Work order »
Here are some records; copy every line that holds the word "cxense".

Data for the task »

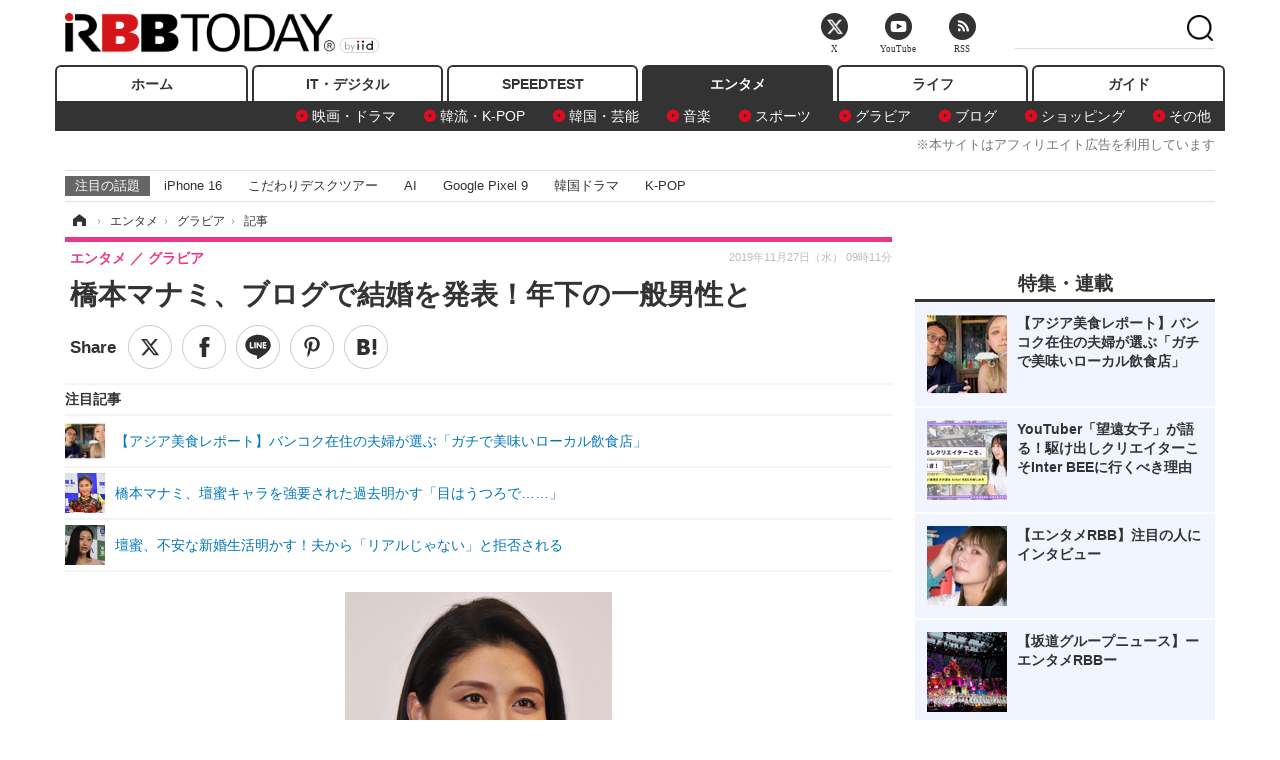

--- FILE ---
content_type: text/javascript;charset=utf-8
request_url: https://p1cluster.cxense.com/p1.js
body_size: 98
content:
cX.library.onP1('gykn0mhjj181dtg489dethq');


--- FILE ---
content_type: text/javascript;charset=utf-8
request_url: https://id.cxense.com/public/user/id?json=%7B%22identities%22%3A%5B%7B%22type%22%3A%22ckp%22%2C%22id%22%3A%22mhxxz281v922enou%22%7D%2C%7B%22type%22%3A%22lst%22%2C%22id%22%3A%22gykn0mhjj181dtg489dethq%22%7D%2C%7B%22type%22%3A%22cst%22%2C%22id%22%3A%22gykn0mhjj181dtg489dethq%22%7D%5D%7D&callback=cXJsonpCB7
body_size: 208
content:
/**/
cXJsonpCB7({"httpStatus":200,"response":{"userId":"cx:372i9txovbjr2283j3h1opa7xf:11wdi632djcec","newUser":false}})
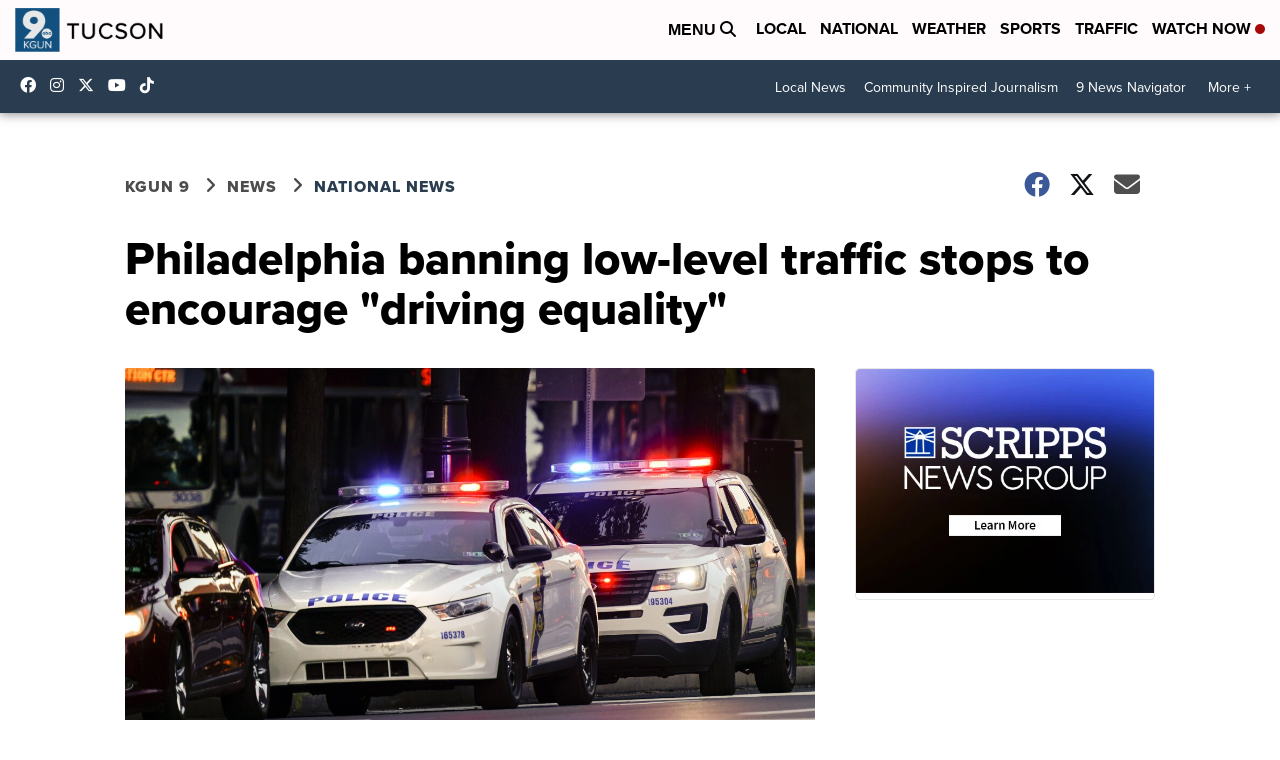

--- FILE ---
content_type: application/javascript; charset=utf-8
request_url: https://fundingchoicesmessages.google.com/f/AGSKWxWMrH0zDdYeNQfccK24lULBI7WdHslyeci-6OIoHE8AA5yCNSq_uAlvE9mkqlKLC0m0mSEJiLL5x0giQYJjkxbpMgHlScspSYrLIlGqtMeCGqUPaUlKxrY1GDVduKjQxwo7GACEcdorxsVPvPyJ6P3Q9RsiWWSx91M1nlzzfiTzHgpnOEevxANm-dw5/__adplugin.-ad-right./sidead./dblclickad./sponsored_listings.
body_size: -1290
content:
window['def2a491-f97e-4300-ae07-a9779a03ec4d'] = true;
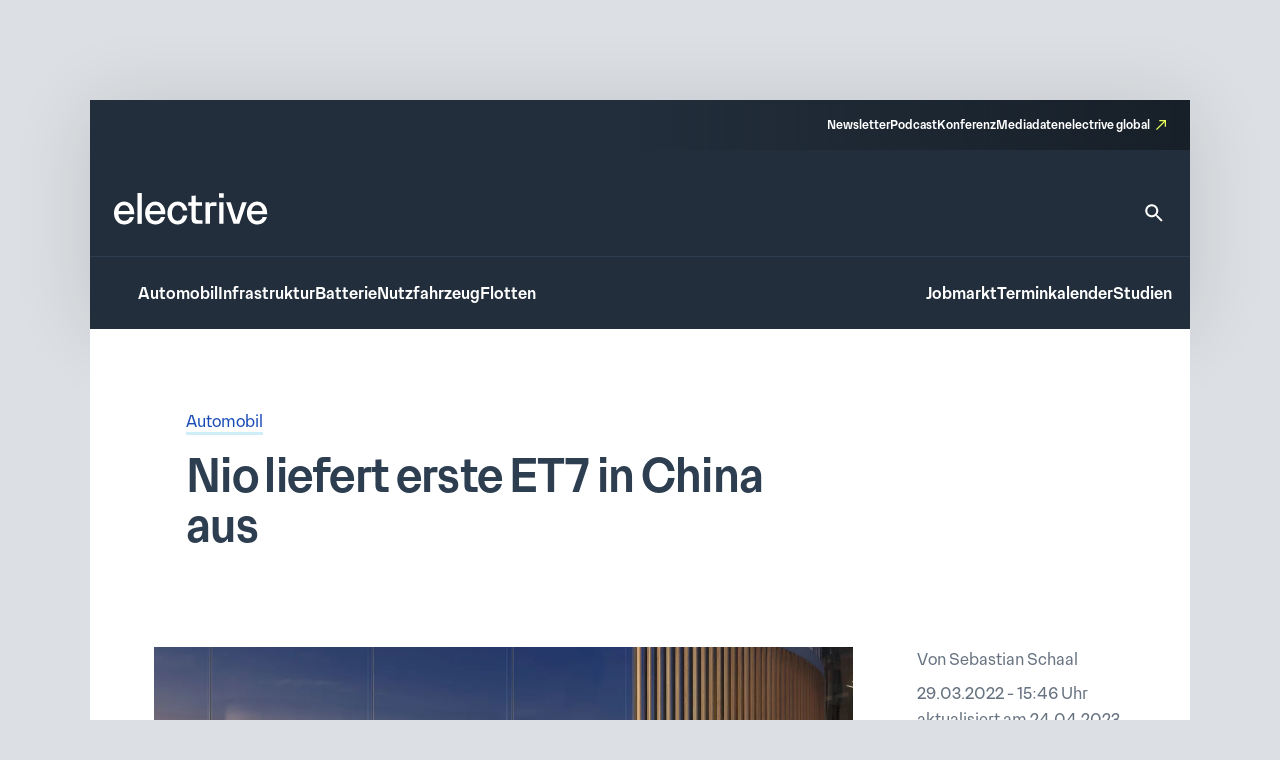

--- FILE ---
content_type: text/css
request_url: https://www.electrive.net/wp-content/litespeed/css/48d93e52f7a5d26f84df42f311a43f36.css?ver=43f36
body_size: 242
content:
.breadcrumb{font-family:var(--theme-font-family);font-weight:300;font-size:16rem;line-height:1.65;color:var(--theme-color-text-subdued)}.breadcrumb::selection{background-color:var(--theme-color-action-accent-hover)}.breadcrumb>span{gap:.7em}.breadcrumb a{text-decoration:none}@media screen and (hover:hover){.breadcrumb a:hover{color:var(--theme-color-text-subdued)!important;text-decoration:underline}}.breadcrumb>span>span:not(:last-child)::after{content:"";display:inline-block;width:24rem;height:24rem;background:#fff0 0 0 no-repeat;background-size:contain;background-image:url("data:image/svg+xml,<svg width=\"24\" height=\"24\" viewBox=\"0 0 24 24\" fill=\"none\" xmlns=\"http://www.w3.org/2000/svg\"><g><path id=\"Vector\" d=\"M9.705 6L8.295 7.41L12.875 12L8.295 16.59L9.705 18L15.705 12L9.705 6Z\" fill=\"%23BAC1CB\"/></g></svg>");margin-bottom:-6rem;margin-left:.7em}@media screen and (max-width:799px){.breadcrumb li{vertical-align:middle}.breadcrumb li:last-child{display:inline-block;width:calc(100% - 11em);overflow:hidden;text-overflow:ellipsis;white-space:nowrap}.breadcrumb li:first-child+li:not(:last-child)~li:not(:last-child){display:none}.breadcrumb li:first-child+li:not(:last-child) a{pointer-events:none;text-indent:-9999px;display:inline-block;width:1em}.breadcrumb li:first-child+li:not(:last-child) a::before{content:"...";text-indent:9999px;width:1em;display:inline-block}}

Solution to the exercise »
request_url: https://p1cluster.cxense.com/p1.js
request_url: https://id.cxense.com/public/user/id?json=%7B%22identities%22%3A%5B%7B%22type%22%3A%22ckp%22%2C%22id%22%3A%22mhxxz281v922enou%22%7D%2C%7B%22type%22%3A%22lst%22%2C%22id%22%3A%22gykn0mhjj181dtg489dethq%22%7D%2C%7B%22type%22%3A%22cst%22%2C%22id%22%3A%22gykn0mhjj181dtg489dethq%22%7D%5D%7D&callback=cXJsonpCB7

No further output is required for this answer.